# Items stored from a collection:
[START]

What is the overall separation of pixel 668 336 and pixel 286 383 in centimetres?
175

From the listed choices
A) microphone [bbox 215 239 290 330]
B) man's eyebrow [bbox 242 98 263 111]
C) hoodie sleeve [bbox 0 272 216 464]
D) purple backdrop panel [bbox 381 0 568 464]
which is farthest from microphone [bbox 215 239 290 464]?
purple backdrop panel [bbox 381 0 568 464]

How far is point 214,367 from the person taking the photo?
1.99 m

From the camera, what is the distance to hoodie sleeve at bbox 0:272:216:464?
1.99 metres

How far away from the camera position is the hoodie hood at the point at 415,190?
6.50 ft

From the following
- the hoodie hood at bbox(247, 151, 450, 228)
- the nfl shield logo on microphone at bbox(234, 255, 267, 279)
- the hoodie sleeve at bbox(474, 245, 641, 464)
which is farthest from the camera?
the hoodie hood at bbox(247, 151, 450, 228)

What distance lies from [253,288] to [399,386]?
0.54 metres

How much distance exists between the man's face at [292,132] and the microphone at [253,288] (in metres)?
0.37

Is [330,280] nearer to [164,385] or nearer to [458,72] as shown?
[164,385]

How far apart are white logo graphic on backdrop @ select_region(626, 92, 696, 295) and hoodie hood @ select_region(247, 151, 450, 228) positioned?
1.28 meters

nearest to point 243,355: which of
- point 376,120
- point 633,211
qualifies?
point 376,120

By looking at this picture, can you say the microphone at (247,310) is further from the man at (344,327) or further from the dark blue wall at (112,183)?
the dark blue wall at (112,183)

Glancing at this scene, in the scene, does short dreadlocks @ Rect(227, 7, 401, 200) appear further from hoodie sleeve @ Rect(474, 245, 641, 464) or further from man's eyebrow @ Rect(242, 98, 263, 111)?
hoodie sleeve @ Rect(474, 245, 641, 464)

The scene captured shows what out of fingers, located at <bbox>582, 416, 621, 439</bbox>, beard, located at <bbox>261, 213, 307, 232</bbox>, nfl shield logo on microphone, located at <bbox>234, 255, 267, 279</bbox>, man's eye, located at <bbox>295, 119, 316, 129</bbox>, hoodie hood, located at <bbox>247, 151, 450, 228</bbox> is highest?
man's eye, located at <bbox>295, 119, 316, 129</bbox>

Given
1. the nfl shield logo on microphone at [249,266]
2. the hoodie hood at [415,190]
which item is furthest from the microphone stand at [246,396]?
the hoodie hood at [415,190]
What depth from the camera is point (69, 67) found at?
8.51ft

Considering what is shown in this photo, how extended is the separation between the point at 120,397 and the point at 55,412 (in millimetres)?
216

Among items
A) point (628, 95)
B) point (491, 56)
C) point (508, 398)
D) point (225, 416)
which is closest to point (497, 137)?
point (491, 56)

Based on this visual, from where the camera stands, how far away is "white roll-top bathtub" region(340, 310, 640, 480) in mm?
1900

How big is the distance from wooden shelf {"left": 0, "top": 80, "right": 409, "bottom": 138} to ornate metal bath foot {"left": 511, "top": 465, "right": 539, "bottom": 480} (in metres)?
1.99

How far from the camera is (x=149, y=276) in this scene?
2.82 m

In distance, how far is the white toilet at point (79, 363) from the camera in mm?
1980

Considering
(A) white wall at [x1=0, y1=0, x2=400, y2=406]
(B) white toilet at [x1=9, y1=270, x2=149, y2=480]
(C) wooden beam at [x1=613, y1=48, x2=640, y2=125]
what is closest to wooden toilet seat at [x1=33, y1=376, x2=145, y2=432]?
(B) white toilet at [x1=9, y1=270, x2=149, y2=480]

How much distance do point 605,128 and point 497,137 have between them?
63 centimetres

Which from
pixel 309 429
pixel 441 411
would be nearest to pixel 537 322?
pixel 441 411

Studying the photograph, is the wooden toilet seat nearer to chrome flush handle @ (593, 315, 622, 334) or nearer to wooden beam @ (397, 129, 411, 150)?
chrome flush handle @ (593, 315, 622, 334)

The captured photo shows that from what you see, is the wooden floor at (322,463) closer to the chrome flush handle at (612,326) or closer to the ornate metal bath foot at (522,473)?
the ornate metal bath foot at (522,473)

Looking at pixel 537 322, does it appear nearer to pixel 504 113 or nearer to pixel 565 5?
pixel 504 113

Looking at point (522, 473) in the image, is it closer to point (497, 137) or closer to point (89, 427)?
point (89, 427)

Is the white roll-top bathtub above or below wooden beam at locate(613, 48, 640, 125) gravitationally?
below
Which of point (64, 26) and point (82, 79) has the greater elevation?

[END]

# EXERCISE TASK:
Reproduce every line above word for word, with nothing added, dropped, or changed.

# RESPONSE:
What is the overall separation of pixel 668 336 and pixel 286 383 in centimetres?
175

From the listed choices
A) microphone [bbox 215 239 290 330]
B) man's eyebrow [bbox 242 98 263 111]
C) hoodie sleeve [bbox 0 272 216 464]
D) purple backdrop panel [bbox 381 0 568 464]
which is farthest from microphone [bbox 215 239 290 464]?
purple backdrop panel [bbox 381 0 568 464]

How far is point 214,367 from the person taking the photo?
1.99 m

From the camera, what is the distance to hoodie sleeve at bbox 0:272:216:464?
1.99 metres

How far away from the camera position is the hoodie hood at the point at 415,190?
6.50 ft

From the following
- the hoodie hood at bbox(247, 151, 450, 228)
- the nfl shield logo on microphone at bbox(234, 255, 267, 279)
- the hoodie sleeve at bbox(474, 245, 641, 464)
which is farthest from the camera?
the hoodie hood at bbox(247, 151, 450, 228)

What distance lies from [253,288] to [399,386]?
0.54 metres

How much distance exists between the man's face at [292,132] and the microphone at [253,288] (in metres)?
0.37

Is [330,280] nearer to [164,385] or nearer to [458,72] as shown?
[164,385]

How far apart are white logo graphic on backdrop @ select_region(626, 92, 696, 295) and hoodie hood @ select_region(247, 151, 450, 228) positioned?
1.28 meters

nearest to point 243,355: which of
- point 376,120
- point 633,211
qualifies?
point 376,120

By looking at this picture, can you say the microphone at (247,310) is further from the man at (344,327) or further from the dark blue wall at (112,183)?
the dark blue wall at (112,183)

Glancing at this scene, in the scene, does short dreadlocks @ Rect(227, 7, 401, 200) appear further from hoodie sleeve @ Rect(474, 245, 641, 464) or further from man's eyebrow @ Rect(242, 98, 263, 111)?
hoodie sleeve @ Rect(474, 245, 641, 464)

The scene captured shows what out of fingers, located at <bbox>582, 416, 621, 439</bbox>, beard, located at <bbox>261, 213, 307, 232</bbox>, nfl shield logo on microphone, located at <bbox>234, 255, 267, 279</bbox>, man's eye, located at <bbox>295, 119, 316, 129</bbox>, hoodie hood, located at <bbox>247, 151, 450, 228</bbox> is highest?
man's eye, located at <bbox>295, 119, 316, 129</bbox>

Given
1. the nfl shield logo on microphone at [249,266]
2. the hoodie hood at [415,190]
which item is furthest from the microphone stand at [246,396]?
the hoodie hood at [415,190]
What depth from the camera is point (69, 67) found at?
8.51ft

Considering what is shown in this photo, how extended is the separation between the point at 120,397 and the point at 55,412 (in millimetres)?
216

Among items
A) point (628, 95)
B) point (491, 56)
C) point (508, 398)
D) point (225, 416)
which is closest to point (497, 137)?
point (491, 56)

Based on this visual, from where the camera stands, how far away is "white roll-top bathtub" region(340, 310, 640, 480) in mm?
1900

How big is the distance from wooden shelf {"left": 0, "top": 80, "right": 409, "bottom": 138} to ornate metal bath foot {"left": 511, "top": 465, "right": 539, "bottom": 480} (in metres)?
1.99

How far from the camera is (x=149, y=276) in this scene?
2.82 m

In distance, how far is the white toilet at point (79, 363) from the camera in mm?
1980

Considering
(A) white wall at [x1=0, y1=0, x2=400, y2=406]
(B) white toilet at [x1=9, y1=270, x2=149, y2=480]
(C) wooden beam at [x1=613, y1=48, x2=640, y2=125]
what is closest to wooden toilet seat at [x1=33, y1=376, x2=145, y2=432]?
(B) white toilet at [x1=9, y1=270, x2=149, y2=480]

How much distance do point 605,128 and point 497,137 have between them?
63 centimetres

Which from
pixel 309 429
pixel 441 411
would be nearest to pixel 537 322?
pixel 441 411

Studying the photograph, is the wooden toilet seat nearer to chrome flush handle @ (593, 315, 622, 334) or nearer to wooden beam @ (397, 129, 411, 150)?
chrome flush handle @ (593, 315, 622, 334)

The captured photo shows that from what you see, is the wooden floor at (322,463) closer to the chrome flush handle at (612,326) or closer to the ornate metal bath foot at (522,473)?
the ornate metal bath foot at (522,473)

Looking at pixel 537 322, does it appear nearer to pixel 504 113 or nearer to pixel 565 5?
pixel 504 113

Looking at point (522, 473) in the image, is it closer to point (497, 137) or closer to point (89, 427)?
point (89, 427)

Is the white roll-top bathtub above or below wooden beam at locate(613, 48, 640, 125) gravitationally?
below
Which of point (64, 26) and point (82, 79) has the greater elevation?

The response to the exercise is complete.